A new AI tool built by researchers in Massachusetts can now show doctors exactly how much radiation travels through a prostate cancer patient's body during treatment — in just 23 seconds. The tool, called DiffuDose, could help tailor therapy to each person instead of giving everyone the same dose.

Right now, most patients receiving a type of treatment called radiopharmaceutical therapy — where cancer-fighting drugs are injected into the body — get a one-size-fits-all amount of radiation. But a team at the University of Massachusetts Amherst says that approach leaves room for improvement.

"Everybody gets the same dose," said Joyita Dutta, a professor in the Riccio College of Engineering at UMass Amherst. "That essentially leaves the therapy's potential untapped. Measuring how much radiation each tissue actually absorbs is the key to personalizing treatment."

Radiopharmaceutical therapy was approved by the FDA to treat late-stage prostate cancer in 2022. Prostate cancer is the second most common cancer in American men, after skin cancer, affecting 1 in 8 men during their lifetimes. For patients whose cancer has spread, the five-year survival rate is around 40 percent.

The challenge is that the best way to measure how radiation spreads through the body — called dosimetry — is accurate but slow. It can take hours per patient, which is too long for doctors to use it in real time.

DiffuDose solves that problem by combining two AI programs. One creates a rough estimate of radiation spread, and the other refines it into a detailed, full-resolution map. The tool matched the gold-standard accuracy in under 23 seconds per patient, and it outperformed six other competing methods across multiple organs including the kidneys and liver.

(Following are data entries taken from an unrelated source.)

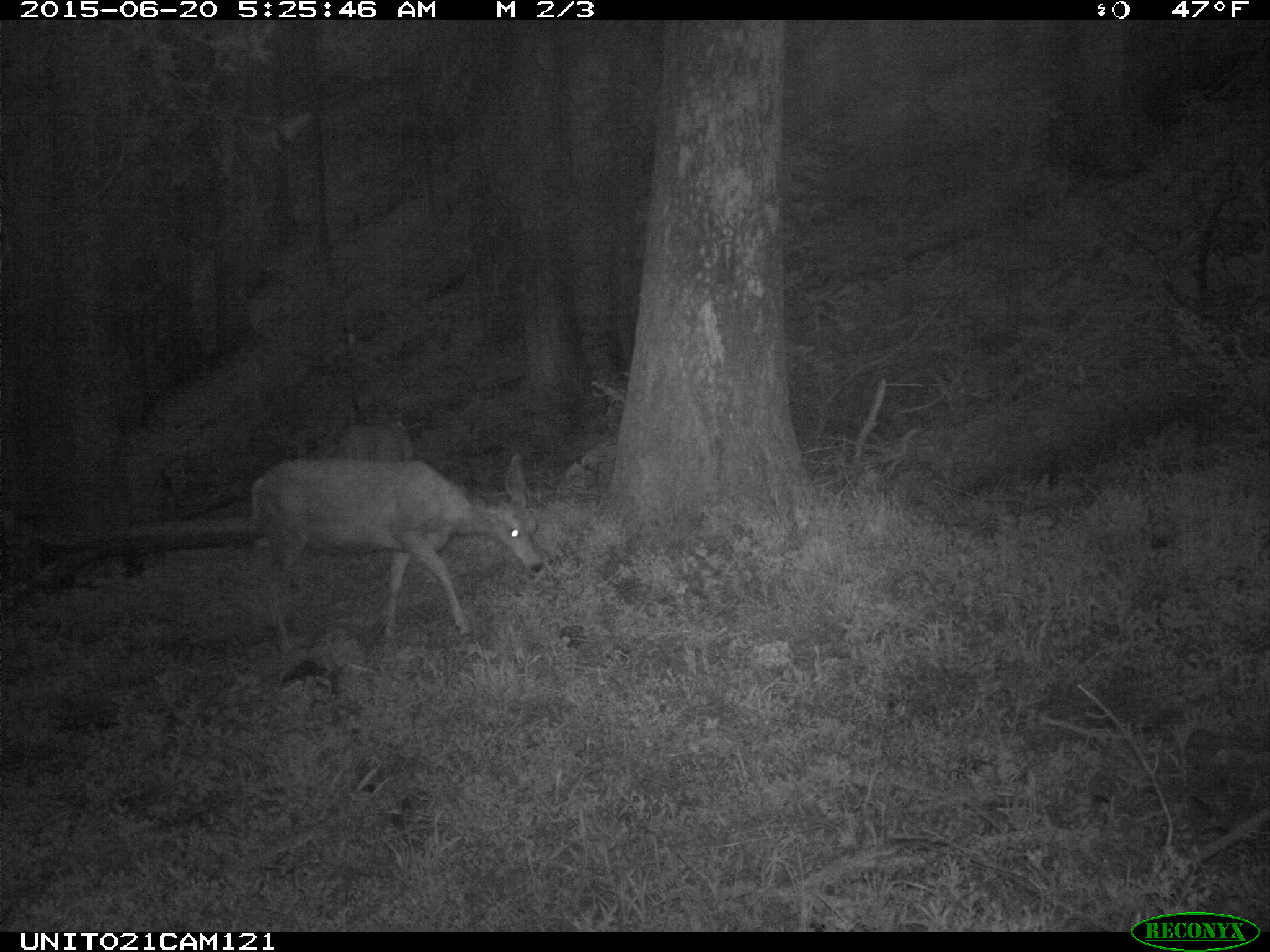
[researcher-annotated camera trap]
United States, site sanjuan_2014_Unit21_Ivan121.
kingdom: Animalia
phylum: Chordata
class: Mammalia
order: Artiodactyla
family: Cervidae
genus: Odocoileus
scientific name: Odocoileus hemionus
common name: mule deer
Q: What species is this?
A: Odocoileus hemionus (mule deer).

"Pixel by pixel in a full image, you could see how the dose was distributed across the body," Dutta said. "That's what really helps you personalize the treatment." With this information, doctors could adjust how much drug to give a patient or how often to administer it.

The team published their findings in IEEE Transactions on Radiation and Plasma Medical Sciences. Graduate student Bowen Lei was the first author on the paper. The research also included collaborators from UMass Chan Medical School, Massachusetts General Hospital, and the Institute of Nuclear Medicine in Bethesda, Maryland.

Dutta says her next step is a collaboration with UMass Chan Medical School to combine the AI models with patient blood tests, which could help doctors understand even earlier how well a patient is responding to treatment.